* Task objective
Quote word for word from the line holding "Cover for Devils'" to the last line below, including both, and omit any pictures.

(Source records)
^^^^^^^^^^^^^^^^
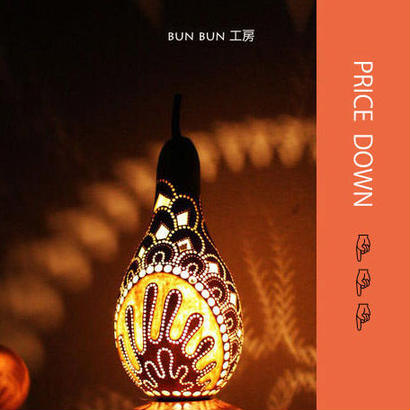 PRICE-DOWN ひょうたんランプ--麒麟の鱗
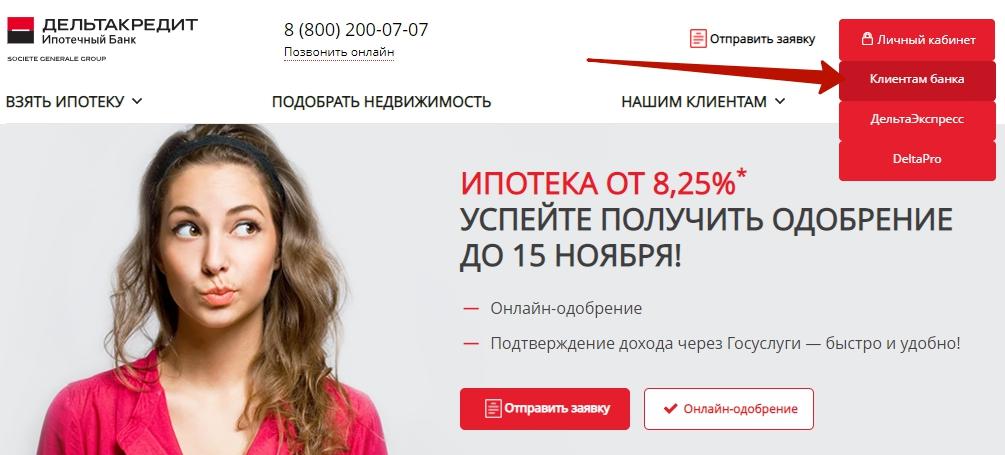лк клиентам банка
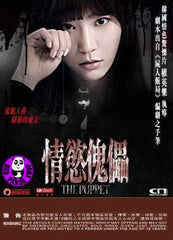 The Puppet (2013) (Region 3 DVD) (English Subtitled) Korean Movie a.k.a. Ggogdoogagshi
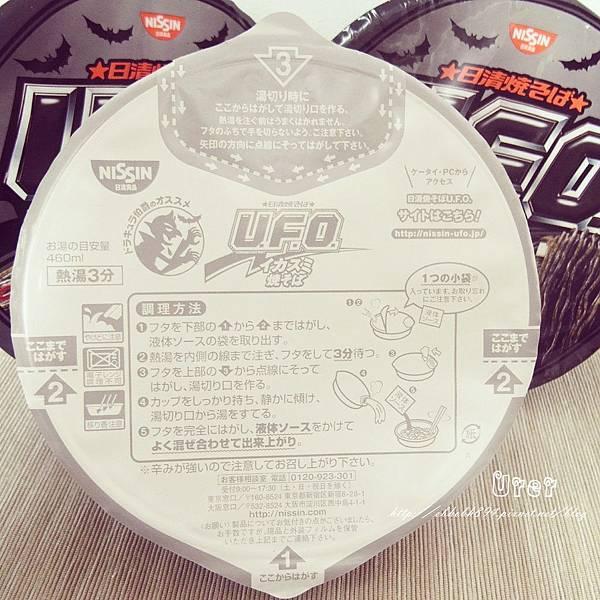 墨魚乾泡麵(4)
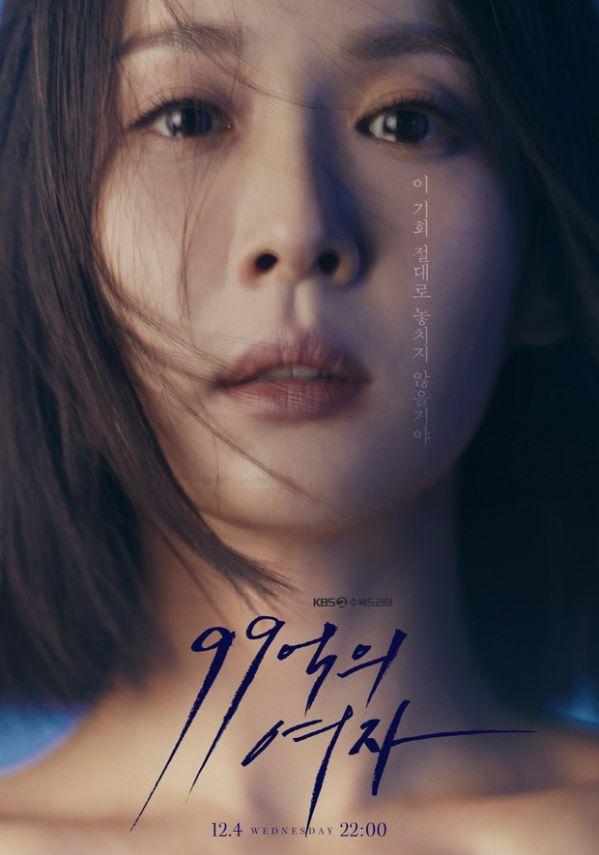 """""""Woman of 9.9 Billion - Nữ Tỷ Phú"""": Phim Hàn hot nhất tháng 12 phải xem 2"""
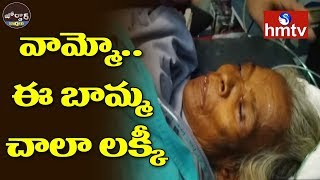 Old Woman Swallows Fruit Seeds | Bhadradri Kothagudem | Jordar News | hmtv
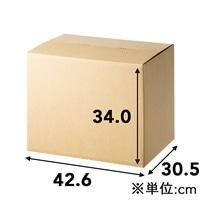 120サイズ 段ボール箱 M-1 (426×305×340mm)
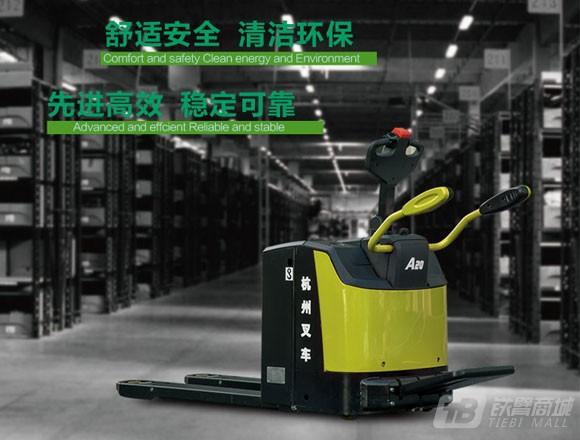 杭叉CBD30-AC1S-I3吨锂电池搬运车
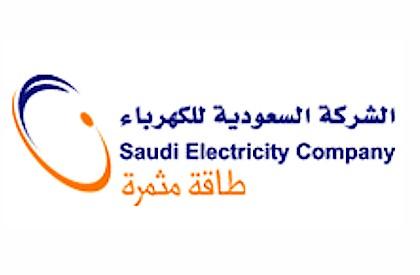 Saudi Electricity Company Logo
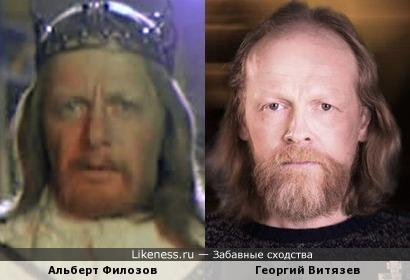 Альберт Филозов и Георгий Витязев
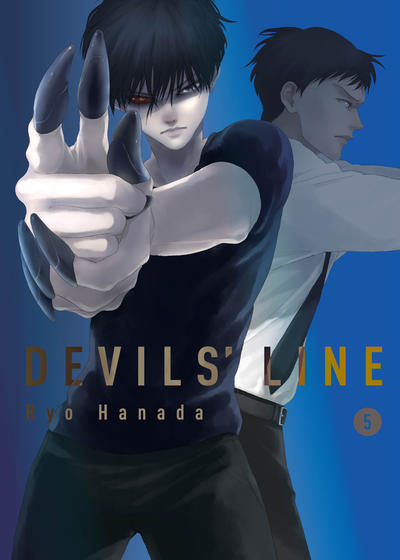 Cover for Devils' Line (Vertical, 2016 series) #5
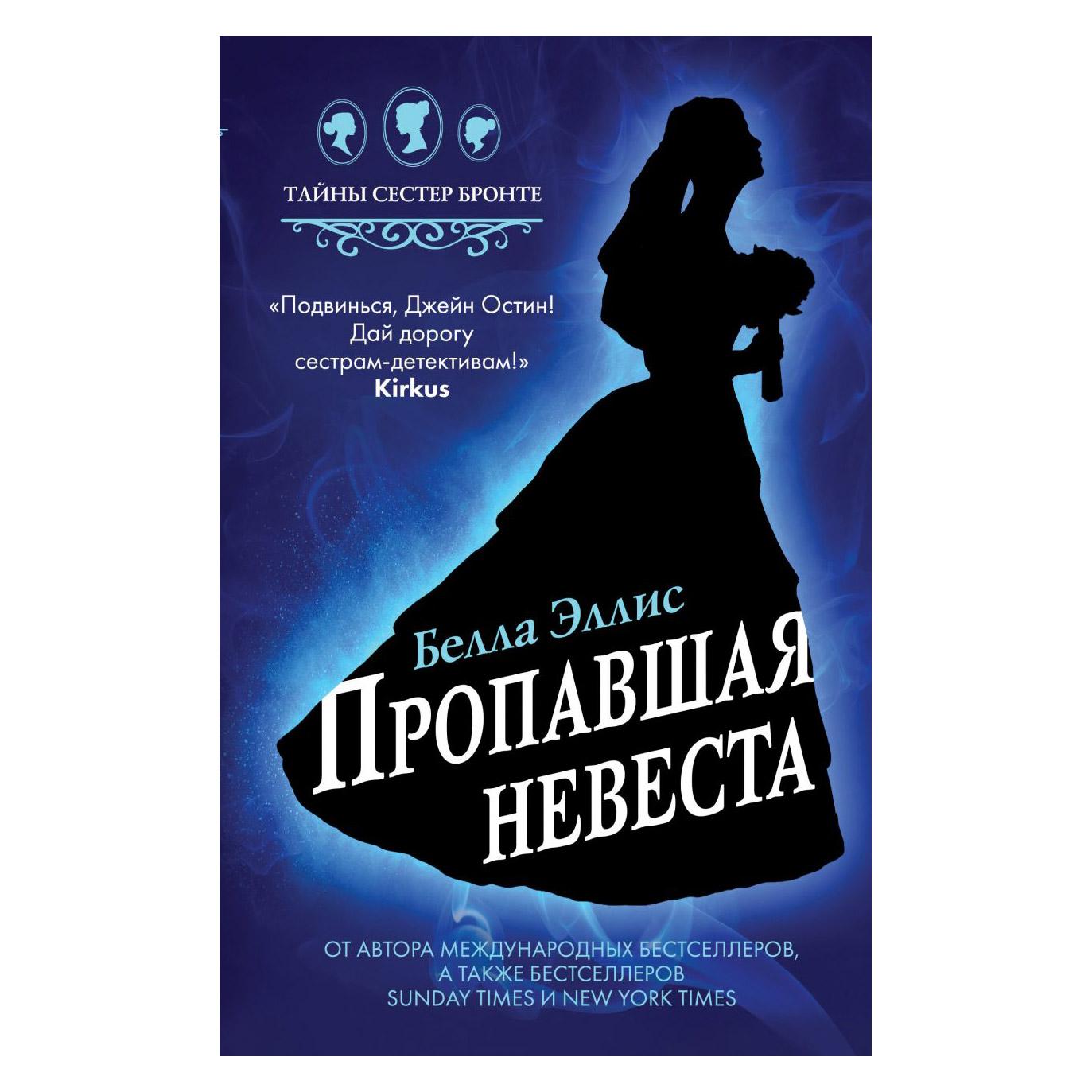 книга невеста со скальпелем читать бесплатно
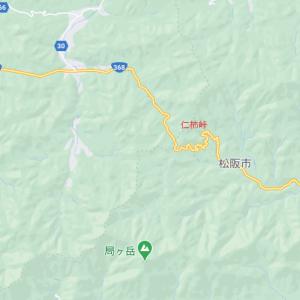 BRM906河内長野300㎞ part2 もう限界→DNF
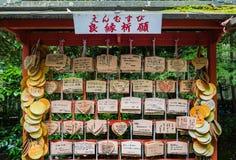 Ema (Drewniane Życzy plakiety) przy Nonomiya świątynią zdjęcia stock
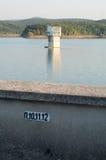 Конкретная стена запруды Стоковые Изображения RF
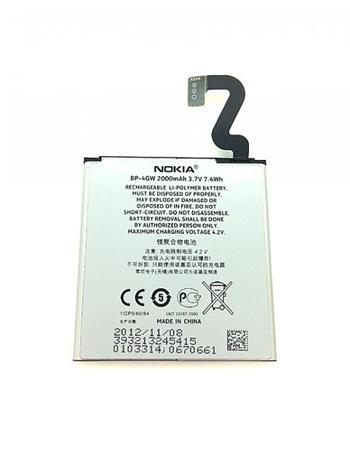 Originální Li-Pol baterie Nokia BP-4GW 2000mAh (BULK)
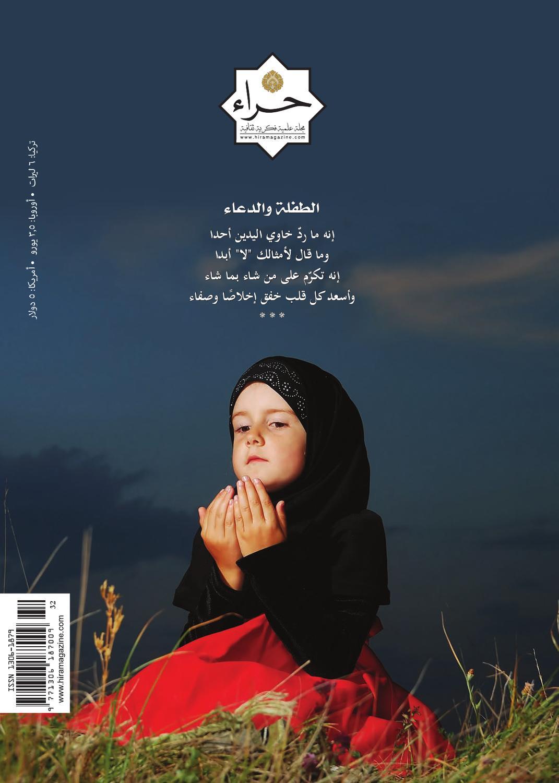 098ff8ea8 Hira Magazine 32 by Isik Yayincilik Ticaret A.S - issuu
^^^^^^^^^^^^^^^^
* Exercise output
 Cover for Devils' Line (Vertical, 2016 series) #5
 книга невеста со скальпелем читать бесплатно
 BRM906河内長野300㎞ part2 もう限界→DNF
 Ema (Drewniane Życzy plakiety) przy Nonomiya świątynią zdjęcia stock
 Конкретная стена запруды Стоковые Изображения RF
 Originální Li-Pol baterie Nokia BP-4GW 2000mAh (BULK)
 098ff8ea8 Hira Magazine 32 by Isik Yayincilik Ticaret A.S - issuu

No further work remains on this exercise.